Whole literacy experiences, low-stakes environments that encourage risk, high-proficiency modeling and mentoring, and then opportunities to try again, to revise — these are the tenets of powerful and effective literacy instruction and assessment.
When students experience reading and writing as one-shot events mainly produced to be graded, they are cheated out of the awareness that literacy is cyclical, and recursive — to read and then to read again, to write and then to write again.
For Paulo Freire, literacy is agency, empowerment; we must read the world and re-read the world, write and re-write the world.
At the very least, we should decrease summative assessments and grading while increasing how often we require and allow revision.
Many argue that reducing grading also removes necessary accountability for student engagement, and while I find these arguments less compelling, I do replace my use of grades with minimum requirements for credit in any class or course. And I use those minimum requirements to emphasize the aspects of learning experiences I believe are most important.
Therefore, drafting of essays and revision are required, just as conferencing is.
Ultimately, our assessment and grading policies and practices send very strong messages about what matters in our classes; we must be diligent we are sending the messages we truly embrace.

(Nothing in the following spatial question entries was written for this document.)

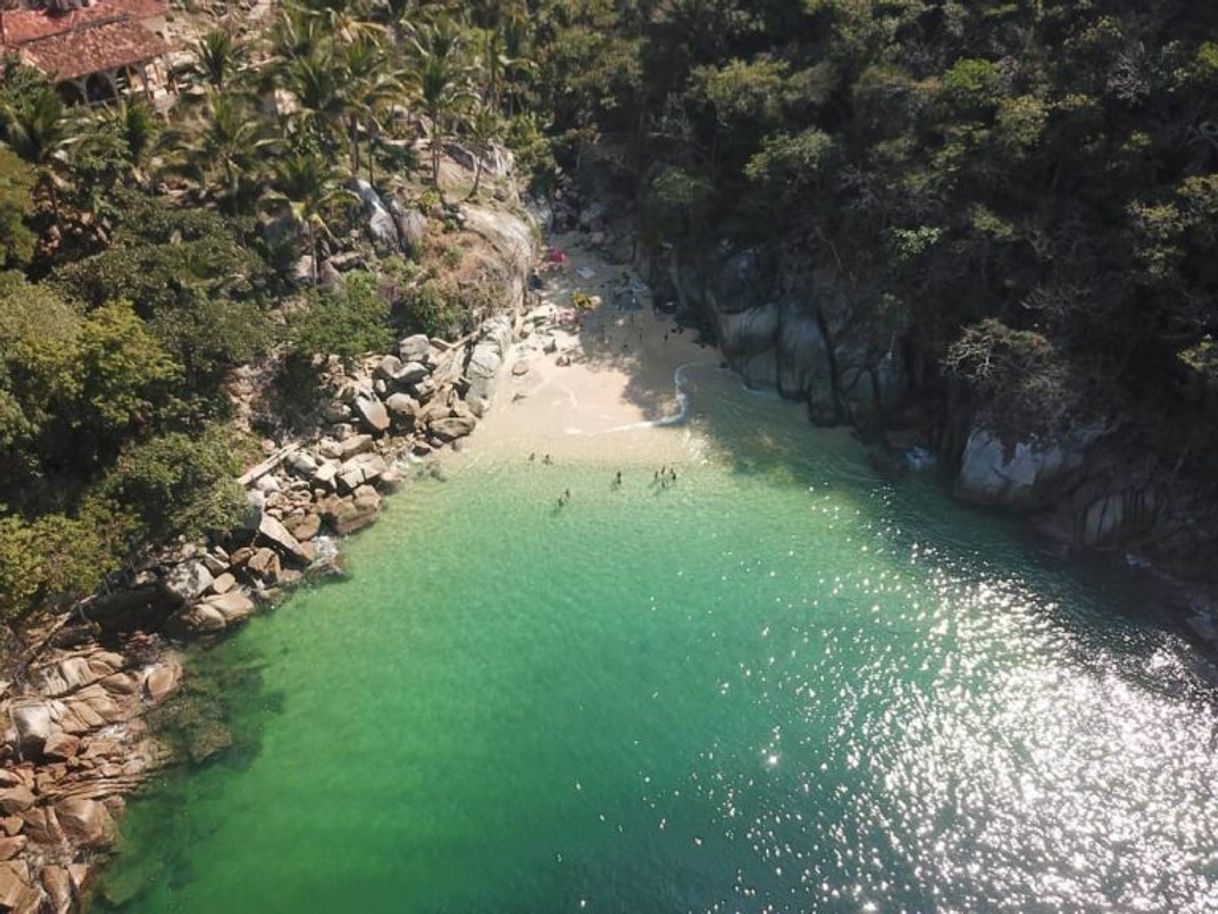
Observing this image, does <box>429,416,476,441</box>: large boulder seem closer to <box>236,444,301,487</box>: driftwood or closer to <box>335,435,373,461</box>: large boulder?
<box>335,435,373,461</box>: large boulder

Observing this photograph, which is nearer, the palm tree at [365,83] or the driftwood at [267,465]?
the driftwood at [267,465]

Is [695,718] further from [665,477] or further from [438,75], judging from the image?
[438,75]

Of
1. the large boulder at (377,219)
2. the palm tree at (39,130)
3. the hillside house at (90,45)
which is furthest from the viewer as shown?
the large boulder at (377,219)

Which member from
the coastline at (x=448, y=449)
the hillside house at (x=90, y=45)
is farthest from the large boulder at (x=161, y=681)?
the hillside house at (x=90, y=45)

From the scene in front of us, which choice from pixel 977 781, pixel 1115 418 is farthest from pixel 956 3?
pixel 977 781

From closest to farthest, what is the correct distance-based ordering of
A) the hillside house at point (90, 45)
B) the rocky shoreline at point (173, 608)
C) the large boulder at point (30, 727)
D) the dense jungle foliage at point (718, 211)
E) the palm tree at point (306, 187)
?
the rocky shoreline at point (173, 608)
the large boulder at point (30, 727)
the dense jungle foliage at point (718, 211)
the palm tree at point (306, 187)
the hillside house at point (90, 45)

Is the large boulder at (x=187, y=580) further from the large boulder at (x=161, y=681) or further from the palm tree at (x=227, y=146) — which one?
the palm tree at (x=227, y=146)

Recalibrating grade scales (with a caveat) and no more averaging grades. Debates and policies about what numerical grades constitute each letter grade — such as whether a 90, a 93, or a 94 is the lower end of the A-range — are little more, to me, than rearranging chairs on the deck of the Titanic.
Instituting uniform grade scales in schools, districts, or entire states is unlikely to produce the results proponents claim; however, some policy moves concerning grades are both warranted and highly controversial — such as creating a floor score (such as a 50 or 62) for an F.

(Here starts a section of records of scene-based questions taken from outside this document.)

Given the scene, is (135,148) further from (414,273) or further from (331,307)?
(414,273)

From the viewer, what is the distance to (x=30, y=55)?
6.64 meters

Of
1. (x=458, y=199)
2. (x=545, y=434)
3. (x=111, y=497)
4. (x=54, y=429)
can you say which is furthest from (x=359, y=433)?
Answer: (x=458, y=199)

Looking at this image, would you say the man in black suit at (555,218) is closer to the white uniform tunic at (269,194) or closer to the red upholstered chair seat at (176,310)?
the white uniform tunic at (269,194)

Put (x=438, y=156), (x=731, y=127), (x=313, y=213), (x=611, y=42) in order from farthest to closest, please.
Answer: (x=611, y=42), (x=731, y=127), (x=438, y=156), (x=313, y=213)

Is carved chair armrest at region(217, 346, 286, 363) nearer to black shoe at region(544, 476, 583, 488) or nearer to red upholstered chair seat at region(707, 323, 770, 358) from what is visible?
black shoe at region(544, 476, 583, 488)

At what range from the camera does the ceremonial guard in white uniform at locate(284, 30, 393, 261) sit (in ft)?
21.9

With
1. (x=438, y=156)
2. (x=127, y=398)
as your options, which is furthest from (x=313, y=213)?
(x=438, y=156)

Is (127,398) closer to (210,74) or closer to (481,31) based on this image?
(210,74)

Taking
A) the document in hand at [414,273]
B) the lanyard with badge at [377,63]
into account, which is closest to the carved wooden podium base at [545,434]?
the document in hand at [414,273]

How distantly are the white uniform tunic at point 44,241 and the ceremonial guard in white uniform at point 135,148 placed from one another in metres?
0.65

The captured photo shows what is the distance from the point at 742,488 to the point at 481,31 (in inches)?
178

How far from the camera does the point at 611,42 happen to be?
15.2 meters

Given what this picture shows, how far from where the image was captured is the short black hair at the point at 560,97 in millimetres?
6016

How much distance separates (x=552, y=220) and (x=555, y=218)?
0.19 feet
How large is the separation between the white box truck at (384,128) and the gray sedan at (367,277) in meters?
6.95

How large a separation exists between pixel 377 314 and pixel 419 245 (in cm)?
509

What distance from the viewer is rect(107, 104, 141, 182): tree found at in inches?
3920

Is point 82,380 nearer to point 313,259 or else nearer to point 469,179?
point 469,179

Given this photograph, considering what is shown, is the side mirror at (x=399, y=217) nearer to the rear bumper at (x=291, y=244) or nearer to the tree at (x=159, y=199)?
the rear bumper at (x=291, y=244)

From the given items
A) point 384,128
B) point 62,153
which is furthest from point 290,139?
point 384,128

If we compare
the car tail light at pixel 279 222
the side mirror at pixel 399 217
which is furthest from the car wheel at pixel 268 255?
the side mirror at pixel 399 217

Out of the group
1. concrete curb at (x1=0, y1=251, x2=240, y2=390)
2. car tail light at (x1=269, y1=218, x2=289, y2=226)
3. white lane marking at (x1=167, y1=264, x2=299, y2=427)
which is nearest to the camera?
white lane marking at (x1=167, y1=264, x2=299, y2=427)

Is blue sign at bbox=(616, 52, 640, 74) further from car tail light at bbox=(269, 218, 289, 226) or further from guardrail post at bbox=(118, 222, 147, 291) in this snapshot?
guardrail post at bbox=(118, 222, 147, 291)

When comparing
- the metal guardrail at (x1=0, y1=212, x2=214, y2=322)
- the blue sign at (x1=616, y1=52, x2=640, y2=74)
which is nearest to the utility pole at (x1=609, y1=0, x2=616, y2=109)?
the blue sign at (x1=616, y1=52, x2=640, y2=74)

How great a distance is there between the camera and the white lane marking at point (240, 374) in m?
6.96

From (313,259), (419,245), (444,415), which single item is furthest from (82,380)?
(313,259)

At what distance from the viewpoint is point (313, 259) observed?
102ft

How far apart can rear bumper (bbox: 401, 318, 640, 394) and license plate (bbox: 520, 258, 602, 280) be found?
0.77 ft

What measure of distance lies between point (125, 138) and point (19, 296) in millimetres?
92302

Low numerical summative grades and the flawed practice of averaging grades have very negative consequences for students — the worst of which is creating a statistical death penalty for students early in a course that may encourage those students to stop trying.
Creating a floor grade on F’s is instructionally and statistically sound, then, but only if combined with the minimum requirement concept discussed above. In other words, converting a zero to 50 or 62 when a student does poorly on an assignment is not the same thing as converting a zero to 50 or 62 when a student submits no work at all.
The latter must not be allowed since students can game the system by doing no work until late in the grading period and depending on averages to produce a passing grade for the course.
Therein lies the failure of averaging grades.
Averages skew the weight of grades earned while learning instead of honoring the assessment or assessments after students have had ample time to learn, practice, and create a showcase artifact of learning.
As well, averages are not as representative of reality as modes, for example. Consider the following grades earned by a student: 10, 10, 85, 85, 85, 85, 85, 85, 100, 100.
The average for these grades is 73, but the mode is 85, and if these grades are earned in this order (10 early and the 100 last) on cumulative assessments, the 100 is also a potentially fair grade.
Grade and grade scales, then, are incredibly flawed in their traditional uses. Combining a revised, equitable numerical/letter grade structure (with minimum requirements of participation included) and choosing modes over averaging or portfolio assessment instead of averaging is recommended if de-grading is not an option.
The concepts above about rethinking assessment are effective ways to interrogate current assessment practices, and they are urgent for improving literacy instruction.
I do urge seeking ways to de-grade and de-test the classroom regardless of what is being taught, but in the real world, I recognize that goal may seem impossible.
The ways I offer above to rethink assessment, I believe, are quite practical and certainly are justifiable once we consider if and how our assessment practices do or don’t reflect our teaching and learning goals.
And thus: “A critical pedagogy asks us to reconsider grading entirely,” argues Sean Morris, “and if we can’t abandon it whole-hog, then we must revise how and why we grade.”